While cross-validation is a useful technique for evaluating model performance, it is not without its limitations. If we don’t choose the CV methods as per the data needs, it can impact the advantages it has to offer.

Modern Application: Large Language Models

Cross-validation is especially important for large language models (LLMs) because they are often trained on massive datasets with millions or even billions of examples. Such large datasets can be challenging to work with, as it can be difficult to know if the model is truly generalizing well to new examples or if it has simply memorized the training set.
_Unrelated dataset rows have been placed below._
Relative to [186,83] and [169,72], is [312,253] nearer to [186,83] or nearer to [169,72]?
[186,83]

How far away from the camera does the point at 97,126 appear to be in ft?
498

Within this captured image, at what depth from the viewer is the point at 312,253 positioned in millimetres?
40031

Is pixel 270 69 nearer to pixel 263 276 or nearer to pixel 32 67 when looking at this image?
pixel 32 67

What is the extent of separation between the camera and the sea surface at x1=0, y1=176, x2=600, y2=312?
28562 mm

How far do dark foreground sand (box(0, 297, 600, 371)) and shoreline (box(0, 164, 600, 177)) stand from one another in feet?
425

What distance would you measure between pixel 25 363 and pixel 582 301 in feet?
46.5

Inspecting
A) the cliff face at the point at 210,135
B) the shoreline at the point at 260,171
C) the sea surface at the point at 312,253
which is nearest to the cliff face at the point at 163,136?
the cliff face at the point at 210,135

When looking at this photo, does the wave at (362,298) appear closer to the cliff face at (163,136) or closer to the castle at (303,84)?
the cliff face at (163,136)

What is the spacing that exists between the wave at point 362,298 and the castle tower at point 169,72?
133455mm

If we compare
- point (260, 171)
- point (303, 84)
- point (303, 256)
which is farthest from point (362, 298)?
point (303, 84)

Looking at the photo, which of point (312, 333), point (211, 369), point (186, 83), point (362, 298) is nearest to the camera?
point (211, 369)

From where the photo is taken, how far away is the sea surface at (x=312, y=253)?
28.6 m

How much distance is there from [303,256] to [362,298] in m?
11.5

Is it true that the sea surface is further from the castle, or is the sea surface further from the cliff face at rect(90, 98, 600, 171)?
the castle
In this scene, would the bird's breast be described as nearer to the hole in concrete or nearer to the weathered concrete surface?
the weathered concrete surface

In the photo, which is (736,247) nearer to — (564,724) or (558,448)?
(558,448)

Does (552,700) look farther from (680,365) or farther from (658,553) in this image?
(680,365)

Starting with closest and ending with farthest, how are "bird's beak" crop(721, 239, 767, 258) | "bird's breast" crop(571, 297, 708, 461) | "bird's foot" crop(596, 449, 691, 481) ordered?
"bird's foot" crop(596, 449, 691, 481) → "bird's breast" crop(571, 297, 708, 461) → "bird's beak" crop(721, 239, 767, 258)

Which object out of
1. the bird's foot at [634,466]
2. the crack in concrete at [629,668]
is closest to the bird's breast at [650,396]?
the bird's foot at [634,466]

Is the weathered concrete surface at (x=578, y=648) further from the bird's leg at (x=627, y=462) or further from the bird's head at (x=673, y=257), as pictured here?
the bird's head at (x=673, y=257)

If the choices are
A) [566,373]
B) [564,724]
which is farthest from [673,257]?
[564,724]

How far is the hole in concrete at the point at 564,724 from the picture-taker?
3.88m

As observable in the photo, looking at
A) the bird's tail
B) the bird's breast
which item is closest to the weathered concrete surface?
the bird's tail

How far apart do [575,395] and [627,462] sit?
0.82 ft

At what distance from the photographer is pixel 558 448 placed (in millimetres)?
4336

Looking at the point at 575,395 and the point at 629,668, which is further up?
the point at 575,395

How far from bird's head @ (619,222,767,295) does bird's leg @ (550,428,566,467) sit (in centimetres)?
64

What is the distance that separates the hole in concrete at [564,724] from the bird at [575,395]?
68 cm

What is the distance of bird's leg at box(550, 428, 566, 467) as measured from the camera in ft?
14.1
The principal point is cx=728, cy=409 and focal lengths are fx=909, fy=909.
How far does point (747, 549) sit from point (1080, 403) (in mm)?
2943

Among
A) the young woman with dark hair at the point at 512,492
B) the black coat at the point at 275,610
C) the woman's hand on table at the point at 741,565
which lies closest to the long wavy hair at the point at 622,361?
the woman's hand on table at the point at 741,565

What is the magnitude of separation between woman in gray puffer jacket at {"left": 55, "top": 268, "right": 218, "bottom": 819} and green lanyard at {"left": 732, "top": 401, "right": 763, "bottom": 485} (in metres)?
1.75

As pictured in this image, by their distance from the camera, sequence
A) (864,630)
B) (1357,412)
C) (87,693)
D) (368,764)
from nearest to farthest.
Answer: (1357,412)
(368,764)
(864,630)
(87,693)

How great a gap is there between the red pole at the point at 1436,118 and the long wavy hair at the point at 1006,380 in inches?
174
Cross validation can also help us tune the hyperparameters of the model, such as the learning rate, batch size, and regularization strength, to improve its performance. By experimenting with different hyperparameter settings and using cross-validation to evaluate the results, we can find the best combination of hyperparameters for our specific task and dataset. There are many pre-trained models available like BERT, which we can fine tune using a cross validation process.

Keeping the purpose of this article in mind, in this section we will only explore one part of cross validation in LLMs. Here we will create a text classification model using BERT and use K-fold cross validation to measure the accuracy of our model with different subset of the data.

Get the Data & Clean

Get the data and preprocess using tokenization, padding, and encoding the text data.

import pandas as pd
import nltk
import re
from nltk.corpus import stopwords

twitter_df = pd.read_csv("/content/twitter_training.csv",header=None)
col=['id','type','label','review']
twitter_df.columns=col
twitter_df['label'].replace({'Negative':0,'Irrelevant':1,'Neutral':2,'Positive':3},inplace=True)


nltk.download('punkt')
nltk.download('stopwords')
stop_words = set(stopwords.words('english'))

%%time
#Removes Punctuations
def remove_punctuations(data):
    punct_tag=re.compile(r'[^\w\s]')
    data=punct_tag.sub(r'',data)
    return data

#Removes HTML syntaxes
def remove_html(data):
    html_tag=re.compile(r'<.*?>')
    data=html_tag.sub(r'',data)
    return data

#Removes URL data
def remove_url(data):
    url_clean= re.compile(r"https://\S+|www\.\S+")
    data=url_clean.sub(r'',data)
    return data

#Removes Emojis
def remove_emoji(data):
    emoji_clean= re.compile("["
                           u"\U0001F600-\U0001F64F" 
                           u"\U0001F300-\U0001F5FF" 
                           u"\U0001F680-\U0001F6FF" 
                           u"\U0001F1E0-\U0001F1FF" 
                           u"\U00002702-\U000027B0"
                           u"\U000024C2-\U0001F251"
                           "]+", flags=re.UNICODE)
    data=emoji_clean.sub(r'',data)
    url_clean= re.compile(r"https://\S+|www\.\S+")
    data=url_clean.sub(r'',data)
    return data

#remove stopwords
stop_words.add('subject')
stop_words.add('http')

def remove_stopwords(text):
    return " ".join([word for word in str(text).split() if word not in stop_words])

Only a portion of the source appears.